John Lee urges global banks to ‘get in front’ of the queue for business as Hong Kong ‘puts the worst’ behind it
- The conference at the Four Seasons Hotel is packed with panels and fireside chats with global bankers and fund managers
- Three of China’s financial regulators held a pre-recorded panel discussion moderated by HKMA’s chief executive Eddie Yue Wai-man
More than 200 international and regional leaders from around 120 global financial institutions including banks, securities firms, asset managers, private equity and venture capital firms, hedge funds, and insurers are attending the three-day summit, according to the HKMA.

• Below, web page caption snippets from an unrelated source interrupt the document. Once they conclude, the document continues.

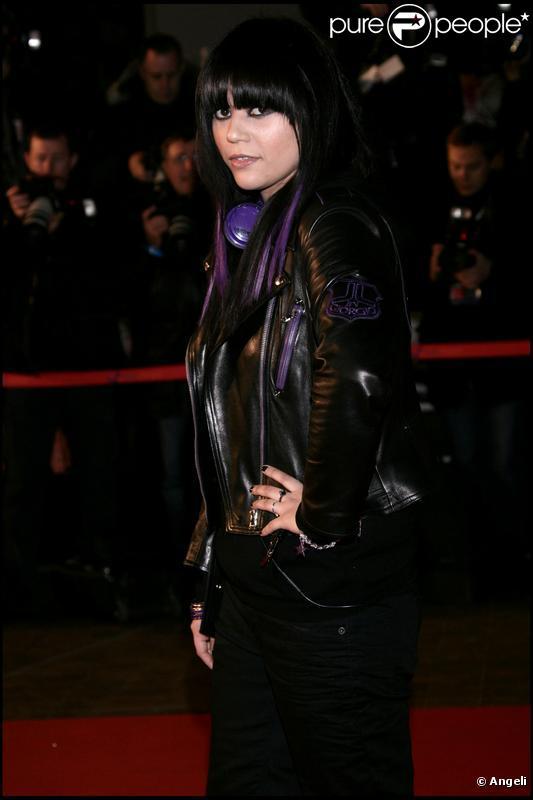 Jena Lee a écrit Fleurs de glace, le premier extrait français de l'album du groupe allemand Eisblume.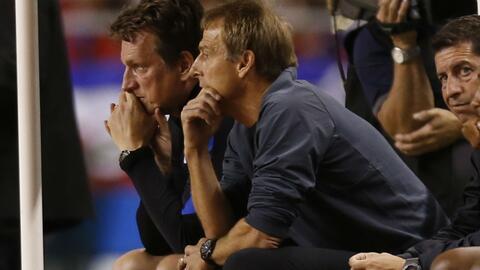 Jürgen Klinsmann sabe que su puesto está en el aire.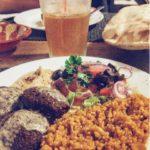 falafel, saladinha e trigo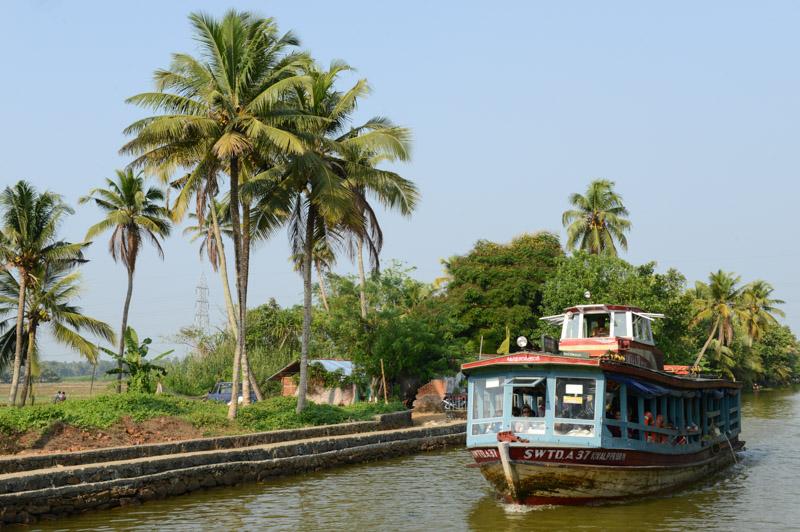 öffentliche Fähre, von Alappuzha, Alleppey, nach Kottayam, Backwaters, Kerala, Südindien, Kuttanad, Reisetipps, Reisen mit Kindern, Rundreisen, Asien, Reiseberichte, Reiseblogger, www.wo-der-pfeffer-waechst.de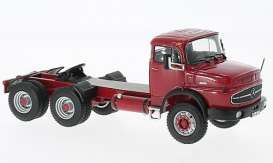 Mercedes Benz  - dark red - 1:43 - IXO Models - ixTR015 | The Diecast Company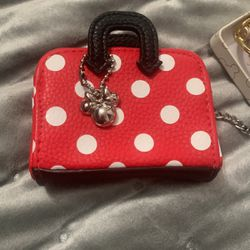 Small Minnie Coin Wallet Firm 10$ New for Sale in Spring Valley,  CA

Lee highlighted three government policies to enhance the city’s competitiveness: Hong Kong Investment Corporation’s plan to optimise the use of fiscal reserves in steering economic development, the HK$30 billion (US$3.8 billion) scheme to help businesses set up in Hong Kong, and an array of new initiatives including the top talent scheme to help enterprises build a base in Hong Kong.
Hong Kong’s unique location – the heart of Asia, an air cargo hub, five universities among the world’s top 100, proximity to China’s market, the Greater Bay Area (GBA), as well as the Belt and Road Initiative (BRI) – makes it the best city for business, said Lee.
At a separate event on Wednesday evening organised by the Hong Kong Trade Development Council, Lee emphasised his results-oriented approach to running the city “like a business”.
“We will not be a laid back laissez-faire government. We will lead in a direction for the overall benefit of Hong Kong,” he said.
“As well as looking at Hong Kong as a special administrative region, from now on you can probably also look at Hong Kong as a Hong Kong enterprise.
“I emphasise [results], just like a business. You want the bottom line, you want the dollar sign, [and] I want the result.”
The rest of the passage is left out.